Mental Health in Action - Cervus Equipment

Creating a culture in agriculture where all producers are encouraged, empowered and supported to care for their mental well being can start when we relate to our current networks in new ways. Sometimes this means asking better questions, engaging in collaborative reflection, asking for help, or sharing your own personal story.

We have been asking our sponsors what they have been doing to participate in conversations surrounding mental health in their organization. We were so grateful to have had Dionne from Cervus Equipment answer some of these questions for us.

1. What does mental health mean to your organization?

Mental health means wellbeing. Mental health is critical to overall wellness.

2. What does mental health mean for the agriculture Industry?

For the Ag industry, it means reducing stress, asking for help, and creating support systems for families and individuals

3. Why do you think it’s important that your organization and others support the movement and conversations around mental health?

It is important for Cervus Equipment to support this movement because our staff talk to customer everyday and build relationships with farmers and their families. Our staff are also farmers and are affected by the ag industry so when it’s a low year, our customers and staff have increased stress. Our team needs to know how to manage stress and how to have conversations about mental health with customers and each other.

4. What does well being look like for your organization?

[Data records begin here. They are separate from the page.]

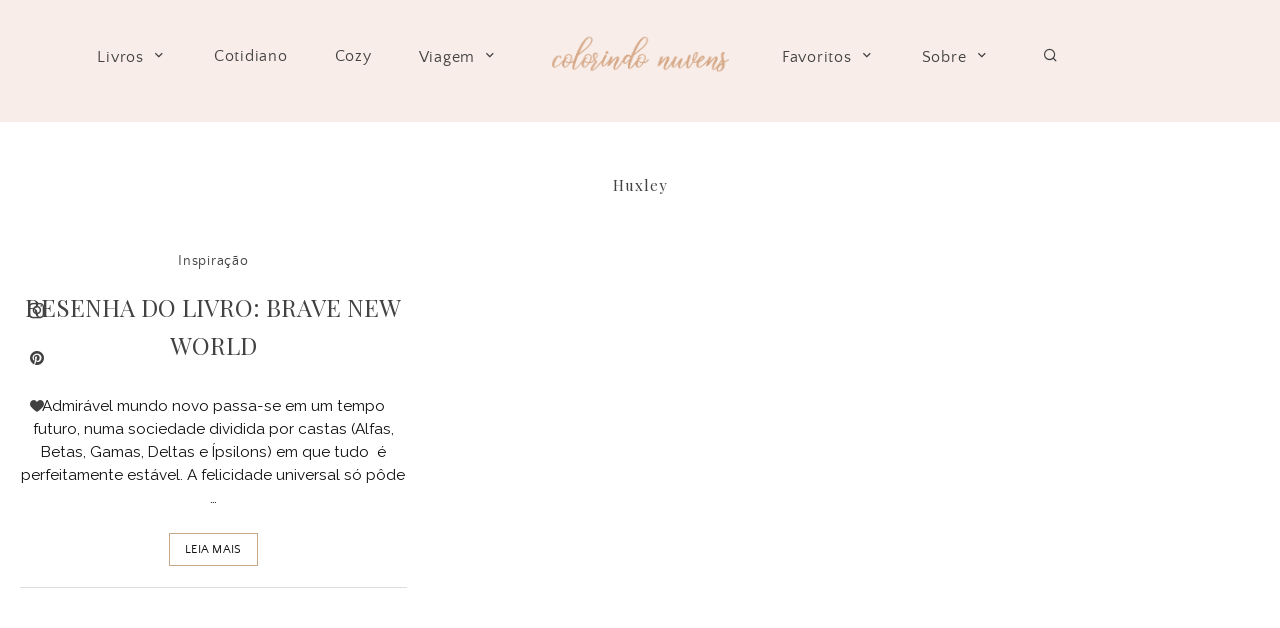

--- FILE ---
content_type: text/css
request_url: http://colorindonuvens.com/wp-content/themes/adorable-child/style.css?ver=1.2
body_size: 183
content:
/**
* Theme Name: Adorable Child
* Description: This is a child theme of Adorable, generated by Merlin WP.
* Author: <a href="https://munichparisstudio.com/">MunichParis Studio</a>
* Template: adorable
* Version: 1.2
*/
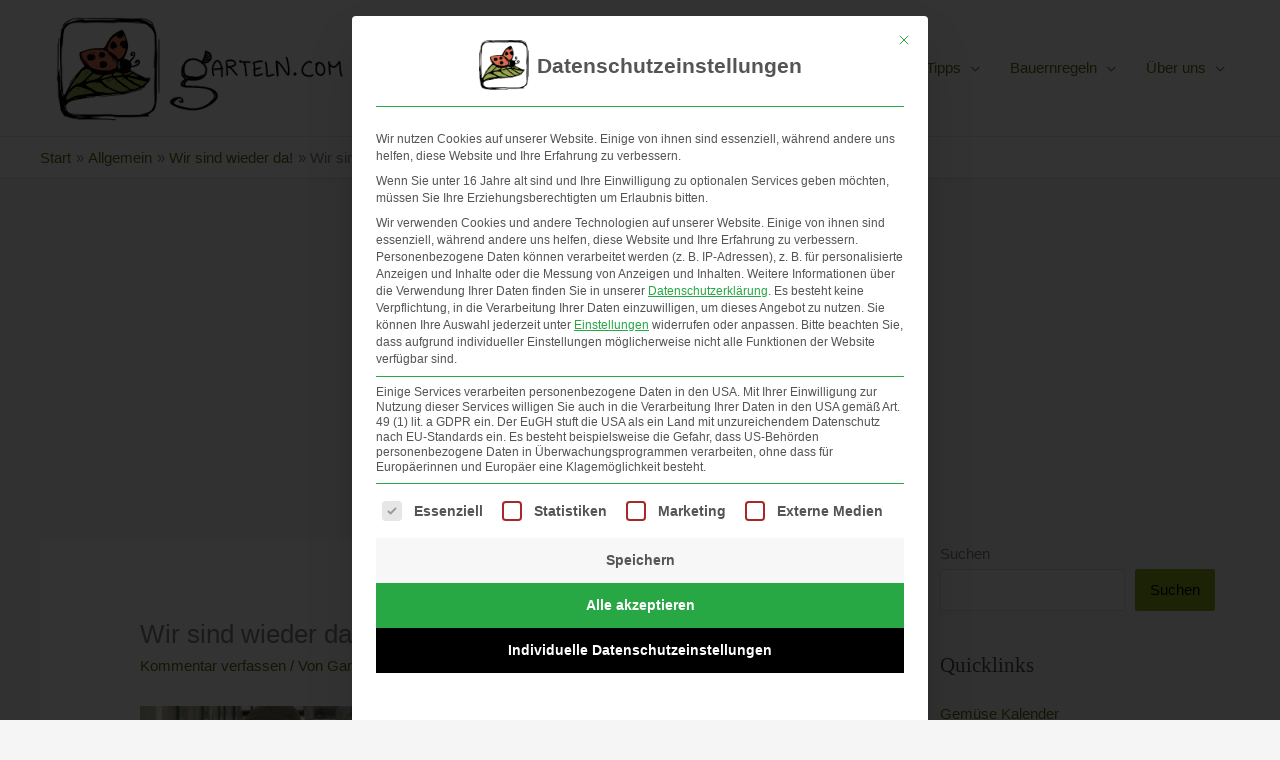

--- FILE ---
content_type: text/html; charset=utf-8
request_url: https://www.google.com/recaptcha/api2/aframe
body_size: 270
content:
<!DOCTYPE HTML><html><head><meta http-equiv="content-type" content="text/html; charset=UTF-8"></head><body><script nonce="WjzuITImX9XYJITEG_9HpA">/** Anti-fraud and anti-abuse applications only. See google.com/recaptcha */ try{var clients={'sodar':'https://pagead2.googlesyndication.com/pagead/sodar?'};window.addEventListener("message",function(a){try{if(a.source===window.parent){var b=JSON.parse(a.data);var c=clients[b['id']];if(c){var d=document.createElement('img');d.src=c+b['params']+'&rc='+(localStorage.getItem("rc::a")?sessionStorage.getItem("rc::b"):"");window.document.body.appendChild(d);sessionStorage.setItem("rc::e",parseInt(sessionStorage.getItem("rc::e")||0)+1);localStorage.setItem("rc::h",'1767090528342');}}}catch(b){}});window.parent.postMessage("_grecaptcha_ready", "*");}catch(b){}</script></body></html>

--- FILE ---
content_type: application/javascript; charset=utf-8
request_url: https://fundingchoicesmessages.google.com/f/AGSKWxWgQ-dh4wXtn2Gj9wvc-BpgY7tyt8ylgBnKy7UFhzy1gnP6xC1I9Jw5zACcSCJNdgNjyWLf_KyLmzTMgO6vyy2ZuCtEg7bxu9v0mZalrHkBlRcC4pjvM6gj0-VHXNdTTMKxGRhu4pvgWy3i4sIcJLexW_zA7VYSR2tdNrFFdz3_TJ7oWlZbYEP0MjFN/__adright2./loadads..swf?popupiniframe=/adtagcms..initdoubleclickadselementcontent?
body_size: -1292
content:
window['48ac77bd-2c59-4e18-ab4a-23fadcad6e0c'] = true;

It looks like prosperity for our customers, and staff that love coming to work and love what they do. It also includes respect for oneself and others.

5. What do you consider are the barriers that your customers, clients and our producers face in terms of taking care of their mental wellbeing?

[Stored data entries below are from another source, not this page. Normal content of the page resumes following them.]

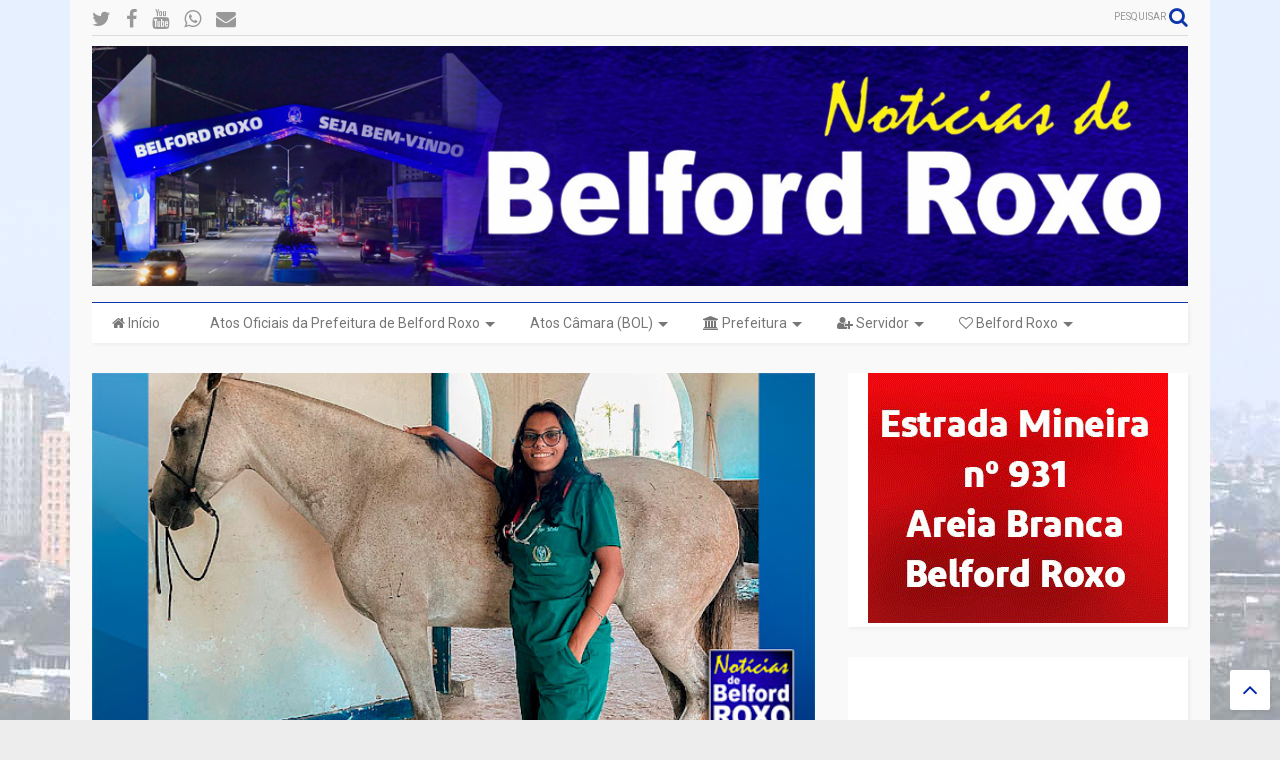

--- FILE ---
content_type: text/html; charset=utf-8
request_url: https://www.google.com/recaptcha/api2/aframe
body_size: 266
content:
<!DOCTYPE HTML><html><head><meta http-equiv="content-type" content="text/html; charset=UTF-8"></head><body><script nonce="0xUo8ly7a-zBZcsqpfHd1A">/** Anti-fraud and anti-abuse applications only. See google.com/recaptcha */ try{var clients={'sodar':'https://pagead2.googlesyndication.com/pagead/sodar?'};window.addEventListener("message",function(a){try{if(a.source===window.parent){var b=JSON.parse(a.data);var c=clients[b['id']];if(c){var d=document.createElement('img');d.src=c+b['params']+'&rc='+(localStorage.getItem("rc::a")?sessionStorage.getItem("rc::b"):"");window.document.body.appendChild(d);sessionStorage.setItem("rc::e",parseInt(sessionStorage.getItem("rc::e")||0)+1);localStorage.setItem("rc::h",'1768453952310');}}}catch(b){}});window.parent.postMessage("_grecaptcha_ready", "*");}catch(b){}</script></body></html>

Stigma and years of misinformation. Many of our customers are of the baby boomer generation and mental health was not discussed, especially in a positive or accepting light. The worry of judgement is a huge barrier for many. Also, the lack of resources in rural areas. Many rural communities have poor internet connection and older farmers don’t have internet or don’t know how to use it to find information, so the availability is a challenge. Where resources are available, it may not be anonymous, and they may be hesitant to take information.

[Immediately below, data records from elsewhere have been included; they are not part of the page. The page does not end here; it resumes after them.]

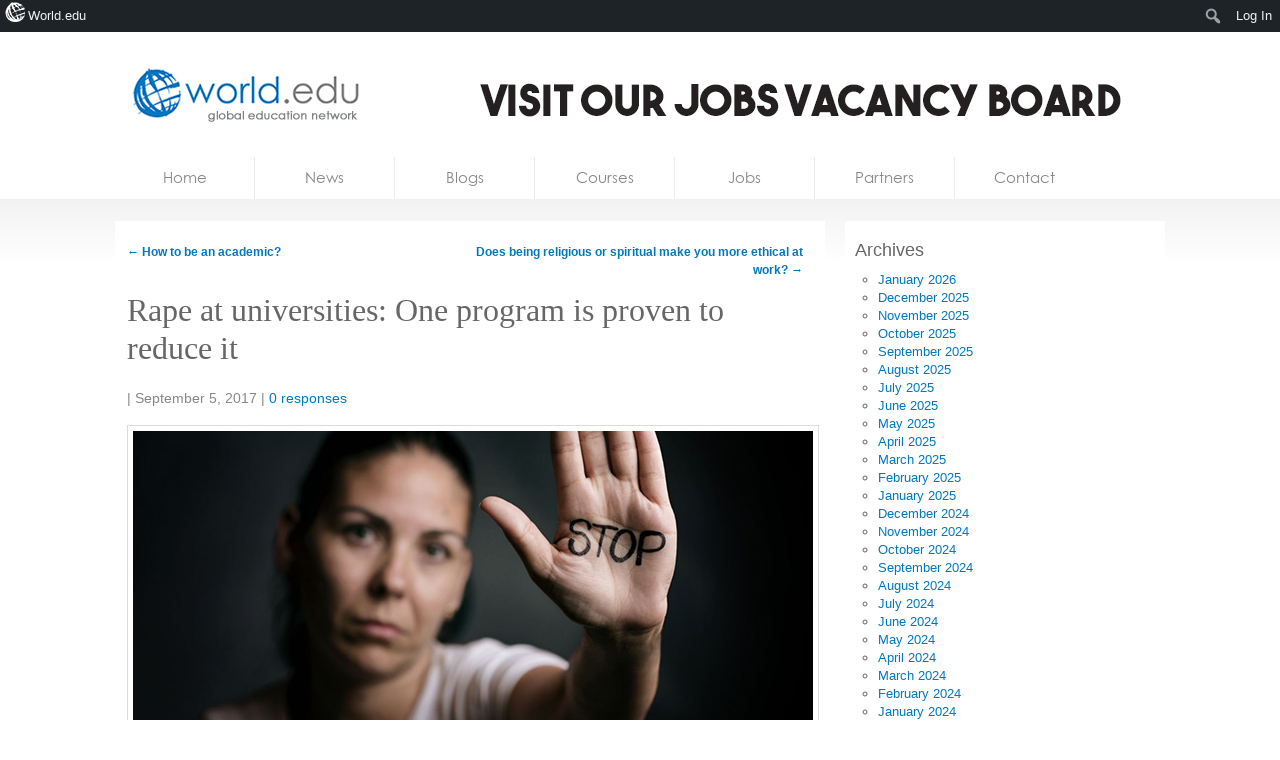

--- FILE ---
content_type: text/html; charset=utf-8
request_url: https://accounts.google.com/o/oauth2/postmessageRelay?parent=https%3A%2F%2Fworld.edu&jsh=m%3B%2F_%2Fscs%2Fabc-static%2F_%2Fjs%2Fk%3Dgapi.lb.en.2kN9-TZiXrM.O%2Fd%3D1%2Frs%3DAHpOoo_B4hu0FeWRuWHfxnZ3V0WubwN7Qw%2Fm%3D__features__
body_size: 159
content:
<!DOCTYPE html><html><head><title></title><meta http-equiv="content-type" content="text/html; charset=utf-8"><meta http-equiv="X-UA-Compatible" content="IE=edge"><meta name="viewport" content="width=device-width, initial-scale=1, minimum-scale=1, maximum-scale=1, user-scalable=0"><script src='https://ssl.gstatic.com/accounts/o/2580342461-postmessagerelay.js' nonce="GbEhEg8Wu-mvViEsKupJ2A"></script></head><body><script type="text/javascript" src="https://apis.google.com/js/rpc:shindig_random.js?onload=init" nonce="GbEhEg8Wu-mvViEsKupJ2A"></script></body></html>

6. Do you as a leader feel equipped to have hard conversations around mental health in the industry?

Personally, I do to an extent. I don’t feel that many others are though.

7. What tools do you think could help you develop the confidence to have hard conversations around mental health?

Information availability. And more visibility. As a dealership, I would like to incorporate more mental health information into our customer training.

8. What do you think is the next step to supporting the mental wellbeing of those working in Ag?

I think having more champions of the cause the that can be feet on the ground talking about it. Do More Ag is doing great but it’s a small team and I think having a few more people available to talk about it that are within organizations would be beneficial.

9. If you could share one message to the agriculture industry about taking care of their mental health, what would it be?

Take a break. Many farmers work long hours without stopping, so really pushing the message of getting up and walking around, taking a lunch break with your workers even just for 15 minutes.